Cada una de esas iniciativas legislativas, vistas en
conjunto, dibuja un mapa. No es un mapa de carreteras o de regiones, sino un
mapa de la arquitectura de las lealtades que sostiene al gobierno. Detrás de
cada beneficio tributario o de cada gasto nuevo no hay solo una política
pública, sino la sutil y compleja ingeniería de los apoyos que permiten que el
barco del Estado siga su curso, aunque sea hacia una tormenta financiera. Son
las piezas con las que se podrían ensamblar las mayorías, la moneda de cambio de un
poder que ya no reside en Palacio.
En este escenario, la voluntad del Ejecutivo parece
diluirse, como una voz que intenta hacerse oír en una sala donde la
conversación principal se libera en otro tono y en otra mesa.
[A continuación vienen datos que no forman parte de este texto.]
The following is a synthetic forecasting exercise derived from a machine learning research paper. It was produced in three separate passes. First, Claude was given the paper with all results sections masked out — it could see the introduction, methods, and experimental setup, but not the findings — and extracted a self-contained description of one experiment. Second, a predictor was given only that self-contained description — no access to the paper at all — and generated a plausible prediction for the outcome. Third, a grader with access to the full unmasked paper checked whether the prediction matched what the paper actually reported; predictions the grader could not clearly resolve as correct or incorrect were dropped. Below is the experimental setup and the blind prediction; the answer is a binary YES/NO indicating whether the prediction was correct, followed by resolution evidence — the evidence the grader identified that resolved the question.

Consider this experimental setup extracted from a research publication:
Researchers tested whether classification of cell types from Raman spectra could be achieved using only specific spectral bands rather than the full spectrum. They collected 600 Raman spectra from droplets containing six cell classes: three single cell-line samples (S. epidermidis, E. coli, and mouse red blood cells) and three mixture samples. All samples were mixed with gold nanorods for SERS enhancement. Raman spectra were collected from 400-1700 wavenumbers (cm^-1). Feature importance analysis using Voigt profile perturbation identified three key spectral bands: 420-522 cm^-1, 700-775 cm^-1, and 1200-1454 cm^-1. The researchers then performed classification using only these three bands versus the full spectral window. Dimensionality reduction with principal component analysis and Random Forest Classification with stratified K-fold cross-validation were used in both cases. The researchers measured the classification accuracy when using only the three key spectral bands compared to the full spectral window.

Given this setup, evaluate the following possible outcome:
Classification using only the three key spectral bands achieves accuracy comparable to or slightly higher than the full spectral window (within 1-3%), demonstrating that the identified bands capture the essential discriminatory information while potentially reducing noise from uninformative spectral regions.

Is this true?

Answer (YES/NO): NO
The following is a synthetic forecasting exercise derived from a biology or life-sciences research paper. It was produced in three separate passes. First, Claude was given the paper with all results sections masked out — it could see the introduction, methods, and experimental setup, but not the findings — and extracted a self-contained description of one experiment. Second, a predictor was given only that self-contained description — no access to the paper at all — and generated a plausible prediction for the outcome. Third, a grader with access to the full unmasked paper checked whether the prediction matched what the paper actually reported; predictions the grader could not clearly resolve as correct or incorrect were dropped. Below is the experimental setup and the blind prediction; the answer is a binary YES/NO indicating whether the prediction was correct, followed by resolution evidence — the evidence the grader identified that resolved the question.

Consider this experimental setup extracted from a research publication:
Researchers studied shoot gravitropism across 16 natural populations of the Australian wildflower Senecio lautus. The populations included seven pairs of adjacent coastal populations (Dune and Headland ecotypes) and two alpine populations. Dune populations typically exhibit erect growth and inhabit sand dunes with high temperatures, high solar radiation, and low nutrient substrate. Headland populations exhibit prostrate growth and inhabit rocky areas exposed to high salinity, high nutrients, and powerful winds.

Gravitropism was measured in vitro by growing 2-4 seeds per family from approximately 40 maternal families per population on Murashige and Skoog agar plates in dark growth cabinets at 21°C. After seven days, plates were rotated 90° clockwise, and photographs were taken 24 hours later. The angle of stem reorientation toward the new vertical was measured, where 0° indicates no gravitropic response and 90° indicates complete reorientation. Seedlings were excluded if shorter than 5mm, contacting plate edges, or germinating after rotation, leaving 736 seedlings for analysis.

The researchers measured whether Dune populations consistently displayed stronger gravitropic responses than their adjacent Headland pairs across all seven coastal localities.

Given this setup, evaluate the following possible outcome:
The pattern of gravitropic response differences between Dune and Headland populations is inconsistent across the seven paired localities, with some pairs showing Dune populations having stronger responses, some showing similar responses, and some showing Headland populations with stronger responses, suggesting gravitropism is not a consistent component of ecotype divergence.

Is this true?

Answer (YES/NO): NO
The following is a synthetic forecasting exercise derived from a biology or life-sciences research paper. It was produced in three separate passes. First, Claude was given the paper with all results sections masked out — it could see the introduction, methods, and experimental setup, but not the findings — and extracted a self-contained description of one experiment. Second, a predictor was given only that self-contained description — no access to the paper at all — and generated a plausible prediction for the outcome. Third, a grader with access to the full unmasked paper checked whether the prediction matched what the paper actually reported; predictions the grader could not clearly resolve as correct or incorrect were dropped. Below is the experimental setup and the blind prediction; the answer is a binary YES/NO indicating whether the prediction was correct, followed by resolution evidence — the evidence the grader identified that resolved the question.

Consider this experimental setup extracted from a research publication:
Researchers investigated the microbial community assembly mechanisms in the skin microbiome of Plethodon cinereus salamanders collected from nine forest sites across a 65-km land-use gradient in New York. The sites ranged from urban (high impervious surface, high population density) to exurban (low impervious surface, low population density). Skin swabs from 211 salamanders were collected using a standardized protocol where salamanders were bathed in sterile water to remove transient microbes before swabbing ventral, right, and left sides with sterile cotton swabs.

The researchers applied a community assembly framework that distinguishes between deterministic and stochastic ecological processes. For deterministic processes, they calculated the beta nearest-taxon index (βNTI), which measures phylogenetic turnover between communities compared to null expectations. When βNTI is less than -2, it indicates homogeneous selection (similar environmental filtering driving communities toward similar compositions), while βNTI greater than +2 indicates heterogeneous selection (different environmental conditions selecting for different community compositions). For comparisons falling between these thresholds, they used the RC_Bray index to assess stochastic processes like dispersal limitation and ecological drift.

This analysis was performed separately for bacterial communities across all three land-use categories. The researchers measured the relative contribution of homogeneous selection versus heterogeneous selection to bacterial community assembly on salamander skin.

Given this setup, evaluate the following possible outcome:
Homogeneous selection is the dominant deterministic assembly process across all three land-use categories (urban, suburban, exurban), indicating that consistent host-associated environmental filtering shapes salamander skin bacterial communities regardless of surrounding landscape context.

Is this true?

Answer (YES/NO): NO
La gestión del
día a día transcurre, pero las decisiones que realmente moldean el destino
fiscal del país, las que definen qué se puede y qué no se puede hacer, parecen
tener otra procedencia. No es una ausencia de poder, es una relocalización del
poder.
Lo preocupante es que este sistema, que hoy opera con una
cierta lógica informal y dispersa, está a punto de encontrar su máxima
expresión. La llegada del Congreso bicameral no será un simple cambio de
formato. Para muchos de los actores políticos actuales, representa la
oportunidad de perfeccionar su oficio en un escenario nuevo y más elevado. Los
futuros senadores, en gran medida, serán los arquitectos veteranos de este
sistema de equilibrios y concesiones.
El Senado corre el riesgo de convertirse en la consolidación
de este poder sin rostro. Una cámara con facultades extraordinarias, pero que,
de no mediar una reforma profunda, podría funcionar con la misma lógica de hoy: la de
la negociación de cuotas de influencia sin un contrapeso efectivo. Lo que hoy
es una práctica que se puede rastrear en los informes del Consejo Fiscal,
mañana podría institucionalizarse como una doctrina, elevando la
"contabilidad del poder" a un nivel de complejidad y opacidad aún
mayor.
El informe del Consejo Fiscal es, en el fondo, una
invitación a mirar de frente lo que podría ya estar sucediendo. Nos dice que el poder
ya tiene sus propias reglas no escritas y su propia contabilidad. La tarea
pendiente no es añadir una nueva cámara a este esquema, sino ponerle nombre y
apellido a ese poder.
Se hace urgente una reforma constitucional que no busque un
retorno a un pasado idealizado, sino que formalice las responsabilidades del
Congreso en su rol de gobierno. Es necesario dotar de reglas claras al juego
que ya se juega, establecer mecanismos de control fiscal que sean reales y exigir
que quienes negocian el destino de los recursos públicos lo hagan a la luz del
día, asumiendo las consecuencias.
De lo contrario, no estaremos creando un Senado, sino el santuario definitivo para un poder que al parecer, aprendió a gobernar en las sombras, con la chequera del Estado en la mano y sin tener que rendirle cuentas a nadie. Y esa es una deuda que, tarde o temprano, todos los peruanos terminaremos pagando.